State v. Davidson

Decision Date18 February 1929
Docket NumberNo. 3380.,3380.
Citation275 P. 373,33 N.M. 664
PartiesSTATEv.DAVIDSON et al.
CourtNew Mexico Supreme Court

OPINION TEXT STARTS HERE

Syllabus by the Court.

The office of Attorney General was created in New Mexico by statute, Kearny Code (Comp. Laws 1884, p. 90), and at a time before the common law was adopted as the rule of practice and decision in this jurisdiction. The office, therefore, has attached to it no common-law powers; its jurisdiction being governed by statute.

The state highway commission has power to employ special counsel to advise and assist it in the performance of its duties.

Section 1860, Code 1915, interpreted, and held, that the pronoun they is to be substituted for the pronoun he,” and that, as so interpreted, it requires the Attorney General's office or a district attorney's office to represent the state or a county in the cases mentioned in the statute.

Said section only requires such representation in suits in court by the state or a county, and not otherwise.

Appeal from District Court, Santa Fé County; Holloman, Judge.

Suit by the State against W. C. Davidson and others. Judgment in favor of defendants dissolving a temporary injunction theretofore issued, and the State appeals. Affirmed, and cause remanded.

State highway commission has power to employ special counsel. Code 1915, §§ 1860, 2632; Laws 1917, c. 38, § 5.

M. A. Otero, Jr., Atty. Gen., and E. C. Warfel, Asst. Atty. Gen., for the State.

C. H. Gilbert and M. W. Hamilton, both of Santa Fé, for appellees.

PARKER, J.

This is a suit by the state seeking to enjoin the members of the state highway commission, the state highway engineer, and the state auditor from approving a voucher in the sum of $215 issued in favor of the appellee Gilbert in payment for legal services rendered by him for the state highway commission during the month of November, 1927. An injunction was also sought against the state treasurer to restrain him from paying, and against the appellee Gilbert to restrain him from accepting payment of any warrant which might be issued on such voucher. A temporary injunction was issued by the court as prayed for in the complaint. The appellees answered in due course, and after trial judgment was rendered in their favor dissolving the injunction. From that judgment the present appeal was taken.

Although exceptions were saved to various findings of fact made by the trial court, the correctness of those findings is not challenged here, nor is the evidence presented here for review by bill of exceptions or other appropriate mode. The findings of the trial court are therefore conclusive upon this appeal. Upon those findings and the pleadings, the following facts are established:

The state highway commission is charged with the duty of, and actually engaged in the constructing, improving, and maintaining of, the system of state highways.
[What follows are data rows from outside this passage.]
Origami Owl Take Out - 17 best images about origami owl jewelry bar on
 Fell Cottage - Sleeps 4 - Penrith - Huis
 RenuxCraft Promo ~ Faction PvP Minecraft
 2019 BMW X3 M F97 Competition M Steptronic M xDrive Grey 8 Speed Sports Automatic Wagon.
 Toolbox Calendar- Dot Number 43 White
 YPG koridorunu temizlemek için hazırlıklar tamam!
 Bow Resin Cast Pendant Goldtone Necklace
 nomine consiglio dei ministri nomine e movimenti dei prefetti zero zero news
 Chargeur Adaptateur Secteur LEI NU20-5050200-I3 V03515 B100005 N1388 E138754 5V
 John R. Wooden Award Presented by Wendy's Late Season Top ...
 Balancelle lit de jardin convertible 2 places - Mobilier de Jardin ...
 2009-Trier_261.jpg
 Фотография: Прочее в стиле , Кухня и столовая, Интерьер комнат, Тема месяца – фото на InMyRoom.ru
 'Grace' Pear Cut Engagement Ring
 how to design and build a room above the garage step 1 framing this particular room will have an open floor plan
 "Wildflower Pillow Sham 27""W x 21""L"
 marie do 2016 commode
In that connection it is exclusively engaged in conducting and carrying out matters of a general business nature rather than of a governmental nature. In connection with its work, it is required to handle extremely large sums of money, for the legal and proper expenditure of which the state highway engineer is responsible personally and upon his official bond. The work of the highway commission concededly could not be carried on with efficiency and sarety either to the state, the public, or the officials of the highway department, without the constant, prompt, and efficient advice and guidance of a competent attorney.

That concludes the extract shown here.